- Task brief
Write out again, requests included, the stretch of the listing from the line that contains "How far from the camera was" through the end of the listing, multiplying each distance in the answers by 0.65 and leaving the requests unchanged. Round each result to as many decimal places as the original had, with halves rounded up.

- Dataset extract
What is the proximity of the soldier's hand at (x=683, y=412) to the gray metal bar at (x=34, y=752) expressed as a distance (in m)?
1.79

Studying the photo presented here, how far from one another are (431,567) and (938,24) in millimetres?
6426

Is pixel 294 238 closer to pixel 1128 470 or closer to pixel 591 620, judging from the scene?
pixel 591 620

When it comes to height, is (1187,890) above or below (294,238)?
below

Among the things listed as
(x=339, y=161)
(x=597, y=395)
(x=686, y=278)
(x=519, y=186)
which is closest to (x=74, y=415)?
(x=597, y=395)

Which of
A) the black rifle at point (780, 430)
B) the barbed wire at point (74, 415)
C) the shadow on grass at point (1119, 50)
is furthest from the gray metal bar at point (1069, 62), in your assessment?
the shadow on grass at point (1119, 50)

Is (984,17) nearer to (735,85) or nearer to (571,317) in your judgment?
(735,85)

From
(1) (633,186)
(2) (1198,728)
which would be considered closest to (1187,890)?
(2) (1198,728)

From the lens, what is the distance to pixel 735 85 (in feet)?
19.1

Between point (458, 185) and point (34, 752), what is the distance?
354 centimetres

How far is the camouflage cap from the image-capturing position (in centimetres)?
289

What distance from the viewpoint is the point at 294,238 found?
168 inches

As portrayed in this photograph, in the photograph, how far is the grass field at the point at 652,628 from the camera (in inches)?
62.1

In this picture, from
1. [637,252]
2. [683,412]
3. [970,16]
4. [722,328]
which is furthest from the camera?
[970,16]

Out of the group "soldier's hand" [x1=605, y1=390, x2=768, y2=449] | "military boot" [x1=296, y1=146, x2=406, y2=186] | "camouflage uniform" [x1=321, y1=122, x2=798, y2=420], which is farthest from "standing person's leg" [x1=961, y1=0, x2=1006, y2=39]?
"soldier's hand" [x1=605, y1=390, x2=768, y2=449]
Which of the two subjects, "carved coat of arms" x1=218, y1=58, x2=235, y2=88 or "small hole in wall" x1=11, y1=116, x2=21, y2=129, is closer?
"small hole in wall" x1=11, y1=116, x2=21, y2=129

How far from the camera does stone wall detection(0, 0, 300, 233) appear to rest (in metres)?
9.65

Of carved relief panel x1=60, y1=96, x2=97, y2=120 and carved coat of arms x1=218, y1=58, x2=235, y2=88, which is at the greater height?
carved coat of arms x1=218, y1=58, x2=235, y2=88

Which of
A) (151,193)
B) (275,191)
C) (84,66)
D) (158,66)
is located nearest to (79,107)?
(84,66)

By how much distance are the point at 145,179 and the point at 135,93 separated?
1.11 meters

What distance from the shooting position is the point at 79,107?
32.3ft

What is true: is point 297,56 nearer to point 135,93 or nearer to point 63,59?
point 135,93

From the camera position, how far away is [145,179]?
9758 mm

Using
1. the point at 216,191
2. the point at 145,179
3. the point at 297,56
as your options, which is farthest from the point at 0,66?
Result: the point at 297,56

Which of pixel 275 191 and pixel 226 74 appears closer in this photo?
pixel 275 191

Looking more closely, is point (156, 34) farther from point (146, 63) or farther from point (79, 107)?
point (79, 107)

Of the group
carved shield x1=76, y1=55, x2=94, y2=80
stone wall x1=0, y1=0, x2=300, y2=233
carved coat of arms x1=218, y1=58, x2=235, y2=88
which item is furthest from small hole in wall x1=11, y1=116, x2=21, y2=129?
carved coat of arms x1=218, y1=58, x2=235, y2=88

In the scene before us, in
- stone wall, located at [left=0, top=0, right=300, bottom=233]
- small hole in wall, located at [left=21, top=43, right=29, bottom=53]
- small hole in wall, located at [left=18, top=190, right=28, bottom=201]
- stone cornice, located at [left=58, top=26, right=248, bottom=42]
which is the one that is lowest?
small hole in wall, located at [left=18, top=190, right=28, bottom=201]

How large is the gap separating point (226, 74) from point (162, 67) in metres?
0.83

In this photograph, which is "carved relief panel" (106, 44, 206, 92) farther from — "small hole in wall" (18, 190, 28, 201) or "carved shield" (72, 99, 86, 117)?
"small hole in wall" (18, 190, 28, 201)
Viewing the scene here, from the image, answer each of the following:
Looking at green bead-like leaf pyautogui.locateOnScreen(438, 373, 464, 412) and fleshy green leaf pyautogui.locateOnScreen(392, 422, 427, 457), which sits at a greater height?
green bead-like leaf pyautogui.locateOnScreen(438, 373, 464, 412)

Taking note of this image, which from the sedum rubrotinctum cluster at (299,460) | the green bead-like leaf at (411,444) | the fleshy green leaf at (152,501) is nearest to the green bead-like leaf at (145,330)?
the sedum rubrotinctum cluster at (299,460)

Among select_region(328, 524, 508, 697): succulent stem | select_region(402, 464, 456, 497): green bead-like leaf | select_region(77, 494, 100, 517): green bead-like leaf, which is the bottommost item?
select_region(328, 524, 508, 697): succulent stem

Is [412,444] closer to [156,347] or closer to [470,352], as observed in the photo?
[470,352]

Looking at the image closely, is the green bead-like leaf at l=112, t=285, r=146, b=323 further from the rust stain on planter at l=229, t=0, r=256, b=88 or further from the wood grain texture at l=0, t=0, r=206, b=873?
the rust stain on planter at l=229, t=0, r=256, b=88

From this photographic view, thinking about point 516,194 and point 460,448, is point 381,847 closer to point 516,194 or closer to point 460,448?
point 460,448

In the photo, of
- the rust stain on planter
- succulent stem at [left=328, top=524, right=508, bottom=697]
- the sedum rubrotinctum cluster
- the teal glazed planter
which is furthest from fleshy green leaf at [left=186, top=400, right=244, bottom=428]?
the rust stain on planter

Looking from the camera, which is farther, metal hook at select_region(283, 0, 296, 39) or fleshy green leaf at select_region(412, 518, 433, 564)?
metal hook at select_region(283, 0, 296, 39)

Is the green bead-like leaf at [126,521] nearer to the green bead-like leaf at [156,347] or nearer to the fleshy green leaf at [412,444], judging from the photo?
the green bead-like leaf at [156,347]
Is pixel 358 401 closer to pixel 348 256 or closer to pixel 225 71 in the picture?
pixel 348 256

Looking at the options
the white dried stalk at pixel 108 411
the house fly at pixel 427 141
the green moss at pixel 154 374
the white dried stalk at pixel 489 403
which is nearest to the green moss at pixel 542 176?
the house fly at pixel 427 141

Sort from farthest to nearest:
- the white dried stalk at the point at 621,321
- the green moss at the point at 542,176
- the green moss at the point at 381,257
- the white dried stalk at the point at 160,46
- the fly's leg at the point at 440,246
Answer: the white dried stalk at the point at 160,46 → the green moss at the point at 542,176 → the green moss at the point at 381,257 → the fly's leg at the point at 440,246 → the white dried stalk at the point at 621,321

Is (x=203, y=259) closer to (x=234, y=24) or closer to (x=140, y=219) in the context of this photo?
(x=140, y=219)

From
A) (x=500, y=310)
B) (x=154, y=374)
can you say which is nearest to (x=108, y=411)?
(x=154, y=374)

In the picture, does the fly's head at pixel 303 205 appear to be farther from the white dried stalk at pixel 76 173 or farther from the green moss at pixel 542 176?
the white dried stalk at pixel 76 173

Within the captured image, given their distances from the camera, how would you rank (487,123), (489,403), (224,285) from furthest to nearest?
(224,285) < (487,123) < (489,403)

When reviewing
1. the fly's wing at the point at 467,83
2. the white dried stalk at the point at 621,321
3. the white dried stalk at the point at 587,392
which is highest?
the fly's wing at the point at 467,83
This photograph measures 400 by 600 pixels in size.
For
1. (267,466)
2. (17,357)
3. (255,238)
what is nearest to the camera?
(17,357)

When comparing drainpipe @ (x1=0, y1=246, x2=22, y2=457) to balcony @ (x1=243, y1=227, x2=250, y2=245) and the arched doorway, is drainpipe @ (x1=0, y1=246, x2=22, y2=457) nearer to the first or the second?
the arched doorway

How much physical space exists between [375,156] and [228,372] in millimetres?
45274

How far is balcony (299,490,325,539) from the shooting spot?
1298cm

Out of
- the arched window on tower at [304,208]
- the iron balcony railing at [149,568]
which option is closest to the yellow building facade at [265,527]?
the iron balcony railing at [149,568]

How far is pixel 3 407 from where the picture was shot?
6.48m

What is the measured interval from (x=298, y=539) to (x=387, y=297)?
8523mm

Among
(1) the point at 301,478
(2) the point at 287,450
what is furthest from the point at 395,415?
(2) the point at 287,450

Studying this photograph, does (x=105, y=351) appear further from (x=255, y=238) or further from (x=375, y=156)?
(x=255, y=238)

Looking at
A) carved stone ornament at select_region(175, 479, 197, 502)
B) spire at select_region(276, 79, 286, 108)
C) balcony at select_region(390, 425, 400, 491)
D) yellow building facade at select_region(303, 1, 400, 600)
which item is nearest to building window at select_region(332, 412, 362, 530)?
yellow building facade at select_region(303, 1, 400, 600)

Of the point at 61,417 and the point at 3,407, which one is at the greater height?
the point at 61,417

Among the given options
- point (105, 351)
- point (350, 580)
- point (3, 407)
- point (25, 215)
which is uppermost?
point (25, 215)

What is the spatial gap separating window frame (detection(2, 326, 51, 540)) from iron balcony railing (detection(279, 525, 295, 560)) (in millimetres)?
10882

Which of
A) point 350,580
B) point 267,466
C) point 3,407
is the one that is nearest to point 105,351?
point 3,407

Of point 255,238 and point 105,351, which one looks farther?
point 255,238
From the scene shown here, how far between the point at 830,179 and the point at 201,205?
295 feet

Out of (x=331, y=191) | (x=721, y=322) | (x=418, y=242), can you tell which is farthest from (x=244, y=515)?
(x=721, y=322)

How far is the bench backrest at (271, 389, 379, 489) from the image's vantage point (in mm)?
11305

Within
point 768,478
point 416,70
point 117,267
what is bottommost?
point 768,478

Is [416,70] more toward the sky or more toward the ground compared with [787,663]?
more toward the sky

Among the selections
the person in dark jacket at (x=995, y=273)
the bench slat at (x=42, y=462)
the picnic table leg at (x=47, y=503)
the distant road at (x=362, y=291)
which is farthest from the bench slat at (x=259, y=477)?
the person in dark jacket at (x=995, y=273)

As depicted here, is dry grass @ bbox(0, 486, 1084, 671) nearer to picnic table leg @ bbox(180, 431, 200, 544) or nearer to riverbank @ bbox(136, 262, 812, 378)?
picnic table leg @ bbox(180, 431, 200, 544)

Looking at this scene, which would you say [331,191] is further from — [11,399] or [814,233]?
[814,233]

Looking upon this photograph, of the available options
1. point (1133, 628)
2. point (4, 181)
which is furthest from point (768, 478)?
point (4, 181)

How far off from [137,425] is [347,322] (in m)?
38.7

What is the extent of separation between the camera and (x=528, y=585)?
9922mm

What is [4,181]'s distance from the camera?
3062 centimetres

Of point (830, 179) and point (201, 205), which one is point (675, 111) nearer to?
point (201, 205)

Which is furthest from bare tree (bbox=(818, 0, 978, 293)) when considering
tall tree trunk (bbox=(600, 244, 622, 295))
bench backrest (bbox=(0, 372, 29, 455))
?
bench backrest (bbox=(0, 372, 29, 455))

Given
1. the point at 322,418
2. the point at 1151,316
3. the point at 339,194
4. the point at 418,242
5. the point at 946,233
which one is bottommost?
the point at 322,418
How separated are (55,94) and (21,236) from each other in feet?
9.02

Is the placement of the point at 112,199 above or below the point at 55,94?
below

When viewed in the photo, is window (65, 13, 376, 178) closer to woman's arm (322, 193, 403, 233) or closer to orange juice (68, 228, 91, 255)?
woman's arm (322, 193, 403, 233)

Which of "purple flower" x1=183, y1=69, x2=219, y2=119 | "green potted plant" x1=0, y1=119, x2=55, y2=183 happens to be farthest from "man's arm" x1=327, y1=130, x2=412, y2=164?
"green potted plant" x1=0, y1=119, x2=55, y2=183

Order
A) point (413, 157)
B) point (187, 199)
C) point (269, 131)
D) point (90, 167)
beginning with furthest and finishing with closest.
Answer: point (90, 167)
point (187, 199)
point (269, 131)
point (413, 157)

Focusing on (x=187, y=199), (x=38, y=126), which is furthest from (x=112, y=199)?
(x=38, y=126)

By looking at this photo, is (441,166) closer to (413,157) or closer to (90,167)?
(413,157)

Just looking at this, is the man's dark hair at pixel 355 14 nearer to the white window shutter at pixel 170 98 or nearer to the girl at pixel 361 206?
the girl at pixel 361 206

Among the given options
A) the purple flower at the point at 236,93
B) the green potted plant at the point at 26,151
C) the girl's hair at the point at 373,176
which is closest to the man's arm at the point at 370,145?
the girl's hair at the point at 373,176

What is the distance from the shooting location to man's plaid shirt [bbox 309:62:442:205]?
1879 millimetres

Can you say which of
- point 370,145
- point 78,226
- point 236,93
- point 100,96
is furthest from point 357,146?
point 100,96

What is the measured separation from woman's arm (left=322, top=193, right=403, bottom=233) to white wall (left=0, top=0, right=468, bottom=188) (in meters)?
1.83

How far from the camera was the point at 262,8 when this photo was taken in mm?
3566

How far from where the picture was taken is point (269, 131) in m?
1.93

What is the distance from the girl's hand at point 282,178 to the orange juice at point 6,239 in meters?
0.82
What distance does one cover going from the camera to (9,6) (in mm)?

- Exercise solution
How far from the camera was the point at 262,8 when this photo was taken in mm?
2318

How far from where the picture was taken is point (269, 131) in m?
1.25

What is the distance from the girl's hand at point 282,178 to the orange juice at point 6,239 in meters?
0.53
What distance does one cover going from the camera to (9,6) (in mm)?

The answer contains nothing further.